Q: You said that at the time he pushed, what part of your body did he push you? [sic]
A: Towards my back.
Q: And, according to you, he poked this scythe to your neck. Which came ahead the pushing or the poking of the scythe at your neck?
A: He poked me first with a scythe and then he
raped me.
Q: How did he manage to rape you?
A: He removed my pants and then my panty and
then poked me with a scythe and then raped me.
Q: He was able to succeed in raping you?
A: Yes, sir.
Q: In what position did he consummate the rape?
A: He was lying.
Q: While he was raping you as you said while poking a scythe at your neck, what did you do?
A: I wanted to stand but cannot do so because I was afraid because I was poked with a scythe.
Q: When the accused entered inside the comfort room and poked the scythe on your neck, did you have any conversation with him?
A: Yes, sir, that if I am going to shout, he will kill me.
x x x x
ATTY. ALVIN MANZANARIS:
Q: So you just let him do what he wanted to do, is that correct?
[AAA]:
A: Yes, sir, because I was afraid because I was poked with a scythe.

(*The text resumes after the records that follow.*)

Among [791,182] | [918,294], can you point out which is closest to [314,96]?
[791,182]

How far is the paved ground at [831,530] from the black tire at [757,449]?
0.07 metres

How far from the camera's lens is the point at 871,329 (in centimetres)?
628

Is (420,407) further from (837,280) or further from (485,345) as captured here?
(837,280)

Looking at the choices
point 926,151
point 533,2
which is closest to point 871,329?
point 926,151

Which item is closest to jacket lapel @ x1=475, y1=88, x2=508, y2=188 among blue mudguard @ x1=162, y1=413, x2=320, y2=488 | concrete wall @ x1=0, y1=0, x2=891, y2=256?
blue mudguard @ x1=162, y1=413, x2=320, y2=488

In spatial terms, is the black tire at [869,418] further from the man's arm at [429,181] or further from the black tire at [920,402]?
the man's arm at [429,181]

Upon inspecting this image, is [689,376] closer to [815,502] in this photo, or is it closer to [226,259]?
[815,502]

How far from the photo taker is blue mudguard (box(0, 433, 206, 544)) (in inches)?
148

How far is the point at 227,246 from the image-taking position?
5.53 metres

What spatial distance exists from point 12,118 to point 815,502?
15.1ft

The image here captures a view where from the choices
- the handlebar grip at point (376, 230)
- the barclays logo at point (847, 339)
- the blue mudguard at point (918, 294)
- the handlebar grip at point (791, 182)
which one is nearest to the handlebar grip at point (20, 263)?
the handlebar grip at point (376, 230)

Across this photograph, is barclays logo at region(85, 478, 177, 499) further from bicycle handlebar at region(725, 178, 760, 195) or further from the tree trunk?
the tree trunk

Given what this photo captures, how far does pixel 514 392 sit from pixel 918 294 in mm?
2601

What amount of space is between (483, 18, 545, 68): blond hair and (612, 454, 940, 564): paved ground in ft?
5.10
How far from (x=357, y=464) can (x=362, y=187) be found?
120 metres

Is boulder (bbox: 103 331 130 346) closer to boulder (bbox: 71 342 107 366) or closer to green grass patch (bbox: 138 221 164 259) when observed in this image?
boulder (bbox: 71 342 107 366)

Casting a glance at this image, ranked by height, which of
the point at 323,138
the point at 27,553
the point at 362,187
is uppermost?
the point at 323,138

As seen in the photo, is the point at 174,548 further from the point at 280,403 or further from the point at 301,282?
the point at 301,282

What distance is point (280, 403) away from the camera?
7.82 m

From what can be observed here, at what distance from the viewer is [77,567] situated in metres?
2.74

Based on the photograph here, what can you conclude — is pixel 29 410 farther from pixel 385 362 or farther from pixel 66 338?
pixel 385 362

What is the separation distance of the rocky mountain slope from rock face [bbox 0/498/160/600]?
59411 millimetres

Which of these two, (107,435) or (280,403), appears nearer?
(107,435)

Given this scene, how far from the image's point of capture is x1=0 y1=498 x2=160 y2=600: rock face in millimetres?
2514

Q: So when he was removing your short pants he was trying to molest you, he was trying to poke the scythe at you all the time, is that correct?
A: Yes, sir.
x x x
Q: Did he try to insert his penis in your
genital?
A: Yes, sir.
Q: Was he able to insert your [sic] penis?
A: Yes.
Q: And how deep was the penetration?
A: I did not anymore see how deep the penetration was because I was afraid.
x x x
Q: You said he was able to insert his penis
into your vagina. Did you feel any pain?
A: Yes, I felt pain.
Q:
And did blood come out of your vagina?
A: Yes, sir.
x x x[55] [Emphasis ours]
AAA’s
testimony strikes us to be clear, convincing and credible. It was furthermore corroborated by the
medico-legal report and testimony of Dr. Mon. We note that at the initial
phases of AAA’s testimony, she broke down on the witness stand when the
prosecution started to ask questions dealing directly with the incident. This,
to our mind, is an eloquent and moving indicium of the truth of her
allegations. We additionally do not see from the records any indication that AAA’s
testimony should be seen in a suspicious light. In fact, AAA testified that the
appellant was good to her and treated her like a daughter. We have held, time and again, that
testimonies of rape victims who are young and immature, as in this case,
deserve full credence considering that no young woman, especially one of tender
age, would concoct a story of defloration, allow an examination of her private
parts, and thereafter testify about her ordeal in a public trial, if she had
not been motivated by the desire to obtain justice for the wrong committed against
her.[56]
The
prosecution positively established the elements of rape required under Article
266-A. First, the appellant succeeded
in having carnal knowledge with the victim. AAA was steadfast in her assertion
that the appellant raped her; that
the appellant succeeded in inserting his
penis into her private part, as a result of which “she felt pain.” She further
stated that blood came out of her vagina.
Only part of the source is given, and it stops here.